Vineyard housing crisis worsens as transfer fee sees setback - The Martha's Vineyard Times (2024)

Long-sought proposal cut from housing bill — but may live again.


Eunki Seonwoo



Updated June 10

New data released by the Martha’s Vineyard Commission documents the growing challenge of providing affordable housing on the Island, even as the Massachusetts House of Representatives appeared to reject a proposal to levy new fees on real estate transfers.

Vineyard housing advocates had ardently pushed for the measure, which would add a 2 percent tax on the sale of properties over $1 million that would be used toward developing affordable housing.

Adam Turner, executive director of the Martha’s Vineyard Commission, said the transfer fee would be a way to buy some houses in seasonal ownership and convert them to year-round housing. “We can’t build our way out of this,” he said.

Despite the setback at the State House, the long-sought transfer fee may not be a lost cause. Vineyard Rep. Dylan Fernandes introduced an amendment Monday to get the transfer fee back in a $6.2 billion housing bond bill that is meant to increase housing production in the state.

The Massachusetts Senate has not yet released its version of the housing bill. Meanwhile, the bill to create a Vineyard housing bank was referred to the Joint Committee on Revenue last year and is still under consideration by state legislators.

Saved entries:
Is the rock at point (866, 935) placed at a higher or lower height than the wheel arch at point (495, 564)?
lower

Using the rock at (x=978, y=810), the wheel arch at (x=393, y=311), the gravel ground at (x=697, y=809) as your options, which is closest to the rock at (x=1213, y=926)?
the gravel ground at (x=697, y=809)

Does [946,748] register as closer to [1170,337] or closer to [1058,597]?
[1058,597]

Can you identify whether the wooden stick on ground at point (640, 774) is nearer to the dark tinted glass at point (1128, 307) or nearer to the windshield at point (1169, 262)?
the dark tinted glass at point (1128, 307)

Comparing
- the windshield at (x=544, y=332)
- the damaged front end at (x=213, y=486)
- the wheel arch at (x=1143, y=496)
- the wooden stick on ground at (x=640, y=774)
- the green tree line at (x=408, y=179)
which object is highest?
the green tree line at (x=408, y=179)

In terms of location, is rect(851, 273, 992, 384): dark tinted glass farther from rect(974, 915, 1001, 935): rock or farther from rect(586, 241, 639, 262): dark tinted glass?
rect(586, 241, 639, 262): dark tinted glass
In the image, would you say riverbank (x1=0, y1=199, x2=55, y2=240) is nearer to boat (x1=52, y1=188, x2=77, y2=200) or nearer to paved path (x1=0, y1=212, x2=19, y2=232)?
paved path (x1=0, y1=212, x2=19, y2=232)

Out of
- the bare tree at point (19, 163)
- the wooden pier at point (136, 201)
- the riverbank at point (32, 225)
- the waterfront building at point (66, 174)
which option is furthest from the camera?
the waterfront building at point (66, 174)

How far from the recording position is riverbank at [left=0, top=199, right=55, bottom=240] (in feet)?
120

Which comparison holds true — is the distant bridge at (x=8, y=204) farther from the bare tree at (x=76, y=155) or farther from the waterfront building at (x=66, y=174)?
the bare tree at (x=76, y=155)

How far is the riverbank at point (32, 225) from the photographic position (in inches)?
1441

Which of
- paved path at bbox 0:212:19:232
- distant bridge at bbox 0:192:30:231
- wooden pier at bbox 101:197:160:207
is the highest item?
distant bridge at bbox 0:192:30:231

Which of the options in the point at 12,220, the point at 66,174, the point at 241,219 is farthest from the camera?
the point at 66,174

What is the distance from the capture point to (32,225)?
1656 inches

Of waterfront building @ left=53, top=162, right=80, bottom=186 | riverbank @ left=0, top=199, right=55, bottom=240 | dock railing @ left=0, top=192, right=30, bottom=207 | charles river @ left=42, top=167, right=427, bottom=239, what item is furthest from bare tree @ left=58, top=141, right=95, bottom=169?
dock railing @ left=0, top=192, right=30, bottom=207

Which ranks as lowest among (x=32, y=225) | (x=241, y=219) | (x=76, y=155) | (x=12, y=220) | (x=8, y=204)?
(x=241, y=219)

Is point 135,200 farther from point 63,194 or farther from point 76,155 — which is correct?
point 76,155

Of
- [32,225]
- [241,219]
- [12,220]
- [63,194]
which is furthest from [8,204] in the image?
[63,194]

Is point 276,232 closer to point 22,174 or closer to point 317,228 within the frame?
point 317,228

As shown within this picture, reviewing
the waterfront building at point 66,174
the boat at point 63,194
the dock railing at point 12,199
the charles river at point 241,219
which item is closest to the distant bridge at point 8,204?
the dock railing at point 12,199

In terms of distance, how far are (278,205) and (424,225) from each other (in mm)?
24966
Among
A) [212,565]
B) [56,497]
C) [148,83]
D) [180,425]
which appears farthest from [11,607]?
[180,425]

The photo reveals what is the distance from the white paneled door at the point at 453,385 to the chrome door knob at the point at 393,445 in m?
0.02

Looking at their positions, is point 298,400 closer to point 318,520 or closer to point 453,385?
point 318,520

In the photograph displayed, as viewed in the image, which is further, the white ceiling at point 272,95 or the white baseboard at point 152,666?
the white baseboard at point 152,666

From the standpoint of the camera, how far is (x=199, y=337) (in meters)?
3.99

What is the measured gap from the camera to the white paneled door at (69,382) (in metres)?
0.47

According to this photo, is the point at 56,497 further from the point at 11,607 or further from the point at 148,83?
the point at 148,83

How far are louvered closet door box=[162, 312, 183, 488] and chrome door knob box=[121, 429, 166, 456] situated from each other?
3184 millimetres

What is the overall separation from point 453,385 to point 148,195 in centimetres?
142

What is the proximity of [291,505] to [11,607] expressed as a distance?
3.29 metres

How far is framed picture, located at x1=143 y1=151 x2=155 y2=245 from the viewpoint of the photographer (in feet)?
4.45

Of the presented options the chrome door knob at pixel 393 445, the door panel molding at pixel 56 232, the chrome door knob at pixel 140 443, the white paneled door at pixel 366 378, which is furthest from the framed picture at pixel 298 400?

Jobs:
(1) Transcribe the passage of the Vineyard housing article starting at "Eunki Seonwoo" and ending at "developing affordable housing.".
(2) Answer these questions using the Vineyard housing article:
(a) What percentage tax would the transfer fee add, and on property sales above what price?
(b) What is the dollar size of the housing bond bill that Rep. Dylan Fernandes sought to amend?
(c) To which committee was the bill to create a Vineyard housing bank referred?
(3) List every person named in the Vineyard housing article.

Answers per task:
(1)
Eunki Seonwoo



Updated June 10

New data released by the Martha’s Vineyard Commission documents the growing challenge of providing affordable housing on the Island, even as the Massachusetts House of Representatives appeared to reject a proposal to levy new fees on real estate transfers.

Vineyard housing advocates had ardently pushed for the measure, which would add a 2 percent tax on the sale of properties over $1 million that would be used toward developing affordable housing.

(2)
(a) 2 percent, on properties over $1 million
(b) $6.2 billion
(c) The Joint Committee on Revenue

(3)
Eunki Seonwoo
Adam Turner
Dylan Fernandes